Le Parti africain pour l’indépendance de la Guinée-Bissau et du Cap-Vert (PAIGC) –qui avait misé sur Domingos Simoes Pereira (46,45% des voix)– a dénoncé un «coup de force». Il a investi, à son tour, le président de l’Assemblée nationale Cipriano Cassama comme «chef de l’État par intérim» en attendant que la «vacance de pouvoir» prenne fin.
Sall, Buhari, Isssoufou, les parrains présumés d’Embalo
À l’investiture du «Président» Embalo, il y avait beaucoup d’absents de marque: les présidents de la Cour suprême et de l’Assemblée nationale, la Cédéao, l’Union européenne, les États-Unis. Aucun chef d’État étranger n’a fait le déplacement. Par contre, le Sénégal y était représenté par son ambassadeur à Bissau. Une présence significative qui renseigne sur la nature des relations entre les deux pays, notamment géostratégiques.
Située à l’extrême sud-ouest du Sénégal, la Guinée-Bissau est un maillon essentiel dans le dispositif sécuritaire mis en place par les autorités sénégalaises pour juguler les velléités indépendantistes des rebelles du Mouvement des forces démocratiques de la Casamance (MFCD). Sur le plan économique, les deux pays ont mis en place depuis 1995 l’Agence de gestion et de coopération (AGC), un organe bipartite dont la mission est de cogérer les ressources halieutiques et pétrogazières situées à la frontière maritime entre les deux États.
Dans un communiqué en date du 29 février dernier, le ministère sénégalais des Affaires étrangères avait salué «le bon déroulement de l’élection présidentielle du 29 décembre 2019, comme en ont attesté tous les observateurs du scrutin sans exception, et réitère ses félicitations au Président Umaro Sissoco Embalo». De fait, le Sénégal considère que la Guinée-Bissau est dans sa zone d’influence géostratégique, là où il lui serait difficile d’accepter l’installation au pouvoir d’un régime hostile ou, à tout le moins, inamical.

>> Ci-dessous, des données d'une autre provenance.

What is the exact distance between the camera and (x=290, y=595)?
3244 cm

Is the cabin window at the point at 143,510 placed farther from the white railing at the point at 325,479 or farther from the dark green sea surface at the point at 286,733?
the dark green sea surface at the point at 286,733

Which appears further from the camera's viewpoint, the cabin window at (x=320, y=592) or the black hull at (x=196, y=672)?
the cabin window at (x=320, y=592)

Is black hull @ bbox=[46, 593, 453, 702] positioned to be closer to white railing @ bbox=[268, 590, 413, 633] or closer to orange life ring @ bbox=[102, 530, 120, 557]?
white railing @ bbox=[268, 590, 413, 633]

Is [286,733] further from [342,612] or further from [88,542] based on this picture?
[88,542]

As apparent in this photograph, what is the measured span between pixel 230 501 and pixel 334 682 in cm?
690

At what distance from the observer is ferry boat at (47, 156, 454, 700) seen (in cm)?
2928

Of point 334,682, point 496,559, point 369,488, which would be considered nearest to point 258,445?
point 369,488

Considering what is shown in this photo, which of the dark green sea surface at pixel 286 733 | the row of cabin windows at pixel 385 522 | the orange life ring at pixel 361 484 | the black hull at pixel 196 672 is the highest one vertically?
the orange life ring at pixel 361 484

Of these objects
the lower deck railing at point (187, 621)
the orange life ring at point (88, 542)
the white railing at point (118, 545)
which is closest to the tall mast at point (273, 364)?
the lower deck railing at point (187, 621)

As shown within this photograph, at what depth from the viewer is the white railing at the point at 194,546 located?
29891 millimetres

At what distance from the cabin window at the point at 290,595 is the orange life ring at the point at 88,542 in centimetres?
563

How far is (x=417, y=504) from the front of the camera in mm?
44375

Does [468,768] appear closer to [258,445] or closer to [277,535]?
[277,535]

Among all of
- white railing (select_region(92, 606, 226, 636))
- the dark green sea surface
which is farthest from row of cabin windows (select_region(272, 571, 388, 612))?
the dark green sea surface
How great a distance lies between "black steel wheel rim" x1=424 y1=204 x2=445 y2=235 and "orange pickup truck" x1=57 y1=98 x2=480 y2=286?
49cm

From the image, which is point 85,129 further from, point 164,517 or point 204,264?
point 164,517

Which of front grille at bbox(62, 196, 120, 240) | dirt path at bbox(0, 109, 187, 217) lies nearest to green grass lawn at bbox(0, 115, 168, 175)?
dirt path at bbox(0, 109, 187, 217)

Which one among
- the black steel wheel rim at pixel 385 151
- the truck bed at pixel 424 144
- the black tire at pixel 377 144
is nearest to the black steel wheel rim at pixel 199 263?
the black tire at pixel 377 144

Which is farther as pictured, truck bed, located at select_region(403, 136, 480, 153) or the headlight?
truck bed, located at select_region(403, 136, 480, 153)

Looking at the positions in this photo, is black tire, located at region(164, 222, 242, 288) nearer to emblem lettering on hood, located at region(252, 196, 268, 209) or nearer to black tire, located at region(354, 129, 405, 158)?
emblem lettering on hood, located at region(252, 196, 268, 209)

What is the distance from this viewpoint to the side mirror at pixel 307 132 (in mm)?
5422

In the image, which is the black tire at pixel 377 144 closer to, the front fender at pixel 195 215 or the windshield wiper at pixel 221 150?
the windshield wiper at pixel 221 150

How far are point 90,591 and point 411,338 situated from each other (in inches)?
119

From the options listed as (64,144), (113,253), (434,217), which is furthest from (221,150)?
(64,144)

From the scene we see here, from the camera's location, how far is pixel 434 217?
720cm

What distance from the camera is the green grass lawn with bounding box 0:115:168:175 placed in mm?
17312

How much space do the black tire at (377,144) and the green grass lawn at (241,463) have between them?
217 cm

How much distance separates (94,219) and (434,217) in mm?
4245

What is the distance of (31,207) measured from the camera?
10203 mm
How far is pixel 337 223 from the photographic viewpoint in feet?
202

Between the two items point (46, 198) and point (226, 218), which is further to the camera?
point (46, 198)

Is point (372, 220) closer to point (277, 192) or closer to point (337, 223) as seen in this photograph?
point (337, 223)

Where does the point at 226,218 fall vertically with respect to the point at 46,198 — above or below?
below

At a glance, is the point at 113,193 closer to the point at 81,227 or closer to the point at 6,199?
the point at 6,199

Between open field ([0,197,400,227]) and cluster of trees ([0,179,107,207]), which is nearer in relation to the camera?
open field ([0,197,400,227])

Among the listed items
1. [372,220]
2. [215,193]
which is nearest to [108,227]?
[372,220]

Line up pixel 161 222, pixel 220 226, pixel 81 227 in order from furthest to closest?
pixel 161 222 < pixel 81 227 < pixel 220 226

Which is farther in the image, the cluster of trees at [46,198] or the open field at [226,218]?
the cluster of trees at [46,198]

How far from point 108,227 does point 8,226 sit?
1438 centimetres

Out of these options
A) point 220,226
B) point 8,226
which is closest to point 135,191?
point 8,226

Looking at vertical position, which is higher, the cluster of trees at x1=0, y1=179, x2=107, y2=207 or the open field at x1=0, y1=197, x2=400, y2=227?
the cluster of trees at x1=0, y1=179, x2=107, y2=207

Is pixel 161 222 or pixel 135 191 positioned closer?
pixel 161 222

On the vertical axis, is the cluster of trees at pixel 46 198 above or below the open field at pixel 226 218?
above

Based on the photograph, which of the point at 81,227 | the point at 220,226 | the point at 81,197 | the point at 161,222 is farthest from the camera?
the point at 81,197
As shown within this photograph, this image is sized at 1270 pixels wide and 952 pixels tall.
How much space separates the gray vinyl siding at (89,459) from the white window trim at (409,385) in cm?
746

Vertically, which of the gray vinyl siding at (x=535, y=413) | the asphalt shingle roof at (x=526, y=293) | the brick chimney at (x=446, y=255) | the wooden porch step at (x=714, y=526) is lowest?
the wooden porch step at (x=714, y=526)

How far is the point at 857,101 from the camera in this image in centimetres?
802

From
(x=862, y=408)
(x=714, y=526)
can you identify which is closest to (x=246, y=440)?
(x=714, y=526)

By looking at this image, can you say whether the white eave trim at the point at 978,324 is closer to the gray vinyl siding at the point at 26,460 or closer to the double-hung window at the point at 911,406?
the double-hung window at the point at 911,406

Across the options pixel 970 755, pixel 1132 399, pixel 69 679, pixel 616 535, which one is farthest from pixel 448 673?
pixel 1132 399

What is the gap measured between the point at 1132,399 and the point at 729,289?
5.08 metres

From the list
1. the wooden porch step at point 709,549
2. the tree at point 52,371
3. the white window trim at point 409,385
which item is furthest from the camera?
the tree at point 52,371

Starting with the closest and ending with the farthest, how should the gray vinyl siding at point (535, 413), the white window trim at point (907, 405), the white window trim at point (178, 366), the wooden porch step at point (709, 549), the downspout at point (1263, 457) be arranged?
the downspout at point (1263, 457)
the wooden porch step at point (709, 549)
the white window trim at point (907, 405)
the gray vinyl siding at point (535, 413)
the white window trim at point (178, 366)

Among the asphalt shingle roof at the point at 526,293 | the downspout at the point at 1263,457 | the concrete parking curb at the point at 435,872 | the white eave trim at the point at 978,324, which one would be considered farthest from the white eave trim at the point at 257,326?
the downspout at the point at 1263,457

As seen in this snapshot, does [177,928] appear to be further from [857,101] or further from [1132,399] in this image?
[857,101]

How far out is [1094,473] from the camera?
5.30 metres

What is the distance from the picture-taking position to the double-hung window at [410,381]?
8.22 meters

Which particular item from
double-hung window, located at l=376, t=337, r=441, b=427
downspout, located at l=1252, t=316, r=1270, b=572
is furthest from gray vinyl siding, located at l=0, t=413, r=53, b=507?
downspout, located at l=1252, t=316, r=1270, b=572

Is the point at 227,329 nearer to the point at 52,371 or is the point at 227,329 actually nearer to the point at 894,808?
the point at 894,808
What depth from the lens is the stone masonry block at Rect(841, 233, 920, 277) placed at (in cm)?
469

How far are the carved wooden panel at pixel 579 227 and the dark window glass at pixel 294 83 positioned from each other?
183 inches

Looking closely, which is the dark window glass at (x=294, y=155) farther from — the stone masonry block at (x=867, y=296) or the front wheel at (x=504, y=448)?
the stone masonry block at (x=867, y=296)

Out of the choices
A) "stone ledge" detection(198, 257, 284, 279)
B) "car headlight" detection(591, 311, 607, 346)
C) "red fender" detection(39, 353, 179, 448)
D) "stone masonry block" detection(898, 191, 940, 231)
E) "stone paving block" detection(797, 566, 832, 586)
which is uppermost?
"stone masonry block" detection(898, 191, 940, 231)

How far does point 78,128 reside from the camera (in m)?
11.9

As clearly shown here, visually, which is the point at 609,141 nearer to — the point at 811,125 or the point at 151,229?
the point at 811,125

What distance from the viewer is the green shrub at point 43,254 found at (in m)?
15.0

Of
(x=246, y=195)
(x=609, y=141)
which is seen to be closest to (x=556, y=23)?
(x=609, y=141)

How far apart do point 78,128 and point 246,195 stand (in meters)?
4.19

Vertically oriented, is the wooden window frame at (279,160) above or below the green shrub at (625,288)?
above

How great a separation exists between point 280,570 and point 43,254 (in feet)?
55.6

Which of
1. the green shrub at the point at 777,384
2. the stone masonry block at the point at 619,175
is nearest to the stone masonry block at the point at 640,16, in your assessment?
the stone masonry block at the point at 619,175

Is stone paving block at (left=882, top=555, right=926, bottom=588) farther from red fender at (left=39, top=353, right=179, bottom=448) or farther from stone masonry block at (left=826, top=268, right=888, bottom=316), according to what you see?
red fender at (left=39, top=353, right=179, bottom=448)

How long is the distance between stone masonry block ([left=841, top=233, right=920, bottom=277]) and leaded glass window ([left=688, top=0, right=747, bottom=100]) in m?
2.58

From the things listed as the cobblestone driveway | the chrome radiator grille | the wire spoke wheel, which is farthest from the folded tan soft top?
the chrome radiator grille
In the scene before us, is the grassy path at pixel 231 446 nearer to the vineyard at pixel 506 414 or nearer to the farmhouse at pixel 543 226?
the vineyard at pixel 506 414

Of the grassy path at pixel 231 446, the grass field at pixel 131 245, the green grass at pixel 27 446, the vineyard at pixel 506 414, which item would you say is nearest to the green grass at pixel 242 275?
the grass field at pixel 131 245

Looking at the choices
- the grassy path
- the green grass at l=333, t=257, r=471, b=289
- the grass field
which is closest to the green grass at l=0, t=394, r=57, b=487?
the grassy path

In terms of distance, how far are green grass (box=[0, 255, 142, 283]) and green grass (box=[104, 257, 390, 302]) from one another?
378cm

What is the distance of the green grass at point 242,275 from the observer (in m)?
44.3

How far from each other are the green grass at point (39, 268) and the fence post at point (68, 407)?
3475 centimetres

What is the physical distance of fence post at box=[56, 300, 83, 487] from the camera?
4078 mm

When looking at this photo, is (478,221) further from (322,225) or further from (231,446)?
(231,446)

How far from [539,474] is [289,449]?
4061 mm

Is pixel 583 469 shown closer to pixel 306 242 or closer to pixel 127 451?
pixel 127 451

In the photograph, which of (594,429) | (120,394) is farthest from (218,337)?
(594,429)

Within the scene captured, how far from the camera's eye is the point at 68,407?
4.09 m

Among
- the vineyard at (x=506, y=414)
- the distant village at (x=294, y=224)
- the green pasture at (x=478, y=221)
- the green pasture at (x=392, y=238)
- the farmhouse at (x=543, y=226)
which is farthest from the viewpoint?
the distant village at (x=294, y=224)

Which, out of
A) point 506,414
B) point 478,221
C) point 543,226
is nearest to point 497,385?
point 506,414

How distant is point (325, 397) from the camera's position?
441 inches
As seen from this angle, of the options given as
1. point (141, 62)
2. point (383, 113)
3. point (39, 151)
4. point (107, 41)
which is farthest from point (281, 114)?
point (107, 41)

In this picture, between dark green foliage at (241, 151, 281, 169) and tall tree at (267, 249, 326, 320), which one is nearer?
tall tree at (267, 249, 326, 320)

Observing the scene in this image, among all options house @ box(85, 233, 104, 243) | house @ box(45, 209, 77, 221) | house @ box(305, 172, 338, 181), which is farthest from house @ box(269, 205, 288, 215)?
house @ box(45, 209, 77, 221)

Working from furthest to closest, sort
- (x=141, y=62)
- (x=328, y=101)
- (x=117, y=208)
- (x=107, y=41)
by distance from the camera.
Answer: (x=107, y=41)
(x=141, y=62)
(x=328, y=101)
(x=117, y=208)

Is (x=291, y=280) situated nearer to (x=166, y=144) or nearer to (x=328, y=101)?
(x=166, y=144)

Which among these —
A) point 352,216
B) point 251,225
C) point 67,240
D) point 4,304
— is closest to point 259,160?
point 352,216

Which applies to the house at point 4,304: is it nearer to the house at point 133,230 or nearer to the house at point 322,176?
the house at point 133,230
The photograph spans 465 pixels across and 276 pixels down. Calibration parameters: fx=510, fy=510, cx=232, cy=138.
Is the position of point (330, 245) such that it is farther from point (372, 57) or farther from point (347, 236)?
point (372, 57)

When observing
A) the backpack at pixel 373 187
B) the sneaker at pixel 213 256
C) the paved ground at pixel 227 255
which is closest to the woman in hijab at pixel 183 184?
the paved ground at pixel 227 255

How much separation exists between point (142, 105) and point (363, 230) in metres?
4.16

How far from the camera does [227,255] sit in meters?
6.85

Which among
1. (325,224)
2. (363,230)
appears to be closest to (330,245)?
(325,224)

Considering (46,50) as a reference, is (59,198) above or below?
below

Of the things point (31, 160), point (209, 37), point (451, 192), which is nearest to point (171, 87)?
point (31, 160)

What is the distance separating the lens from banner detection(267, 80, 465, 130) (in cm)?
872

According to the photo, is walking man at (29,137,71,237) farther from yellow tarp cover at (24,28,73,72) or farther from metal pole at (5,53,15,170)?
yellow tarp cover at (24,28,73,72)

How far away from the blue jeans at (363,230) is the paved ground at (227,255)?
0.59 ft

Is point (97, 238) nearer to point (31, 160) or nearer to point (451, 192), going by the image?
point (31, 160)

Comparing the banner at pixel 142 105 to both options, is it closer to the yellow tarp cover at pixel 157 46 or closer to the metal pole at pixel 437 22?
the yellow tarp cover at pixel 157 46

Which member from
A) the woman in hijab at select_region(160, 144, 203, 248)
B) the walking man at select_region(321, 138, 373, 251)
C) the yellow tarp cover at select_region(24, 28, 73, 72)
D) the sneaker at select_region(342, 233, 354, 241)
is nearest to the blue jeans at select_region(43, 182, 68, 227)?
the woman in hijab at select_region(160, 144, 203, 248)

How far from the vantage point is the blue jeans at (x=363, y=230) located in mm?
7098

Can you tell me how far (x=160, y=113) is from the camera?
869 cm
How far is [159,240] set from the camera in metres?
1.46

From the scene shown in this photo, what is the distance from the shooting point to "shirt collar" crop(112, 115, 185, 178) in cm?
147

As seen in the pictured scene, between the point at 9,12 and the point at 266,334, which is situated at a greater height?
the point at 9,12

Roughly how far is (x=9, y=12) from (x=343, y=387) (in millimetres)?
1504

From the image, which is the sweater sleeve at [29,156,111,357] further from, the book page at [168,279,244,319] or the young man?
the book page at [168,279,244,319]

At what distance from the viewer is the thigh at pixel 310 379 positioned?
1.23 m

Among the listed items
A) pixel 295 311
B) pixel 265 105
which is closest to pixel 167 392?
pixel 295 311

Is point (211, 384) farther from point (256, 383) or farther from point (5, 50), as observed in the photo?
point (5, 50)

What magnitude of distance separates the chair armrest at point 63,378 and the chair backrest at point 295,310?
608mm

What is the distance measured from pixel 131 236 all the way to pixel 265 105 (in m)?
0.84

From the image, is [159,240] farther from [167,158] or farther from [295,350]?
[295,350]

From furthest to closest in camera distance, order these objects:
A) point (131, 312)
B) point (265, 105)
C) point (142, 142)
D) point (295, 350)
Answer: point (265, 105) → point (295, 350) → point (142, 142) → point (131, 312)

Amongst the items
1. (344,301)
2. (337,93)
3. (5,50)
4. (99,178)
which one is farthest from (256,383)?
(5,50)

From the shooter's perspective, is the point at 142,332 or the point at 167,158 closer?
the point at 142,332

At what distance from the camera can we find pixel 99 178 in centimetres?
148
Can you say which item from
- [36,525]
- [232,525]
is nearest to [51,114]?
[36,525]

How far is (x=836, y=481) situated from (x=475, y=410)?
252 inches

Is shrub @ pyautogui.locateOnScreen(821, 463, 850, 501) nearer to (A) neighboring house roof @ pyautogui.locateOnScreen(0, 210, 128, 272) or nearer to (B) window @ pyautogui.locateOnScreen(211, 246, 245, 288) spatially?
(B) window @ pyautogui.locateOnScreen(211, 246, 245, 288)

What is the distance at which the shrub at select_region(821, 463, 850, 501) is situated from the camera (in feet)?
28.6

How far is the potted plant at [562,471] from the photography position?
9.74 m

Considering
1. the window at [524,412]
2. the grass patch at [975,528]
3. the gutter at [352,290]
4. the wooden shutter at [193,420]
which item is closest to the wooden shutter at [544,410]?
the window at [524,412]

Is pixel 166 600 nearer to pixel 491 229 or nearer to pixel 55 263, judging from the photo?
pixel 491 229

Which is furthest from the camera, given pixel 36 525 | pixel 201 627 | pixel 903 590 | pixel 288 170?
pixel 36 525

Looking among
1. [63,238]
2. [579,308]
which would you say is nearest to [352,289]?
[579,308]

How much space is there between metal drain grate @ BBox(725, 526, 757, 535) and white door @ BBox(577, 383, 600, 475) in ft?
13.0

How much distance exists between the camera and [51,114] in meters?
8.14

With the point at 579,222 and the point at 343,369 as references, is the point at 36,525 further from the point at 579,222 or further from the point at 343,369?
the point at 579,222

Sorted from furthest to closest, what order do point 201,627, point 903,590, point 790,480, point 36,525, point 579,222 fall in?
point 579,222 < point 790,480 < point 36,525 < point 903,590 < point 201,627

Et sur un plan plus personnel, une réelle amitié lie les deux hommes Macky Sall et Umaru Embalo.
«Au cours de l’entretien exclusif qu’il m’a accordé après que la Commission électorale l’a déclaré vainqueur, il m’a dit que Macky Sall l’avait hébergé pendant trois ans chez lui, ce qui explique la nature particulièrement intense de leurs rapports. Le soutien du Sénégal à Umaro Sissoco Embalo est réel mais il est surtout discret pour éviter les accusations d’ingérences», révèle à Sputnik Barka Bâ, journaliste et chercheur en sciences politiques.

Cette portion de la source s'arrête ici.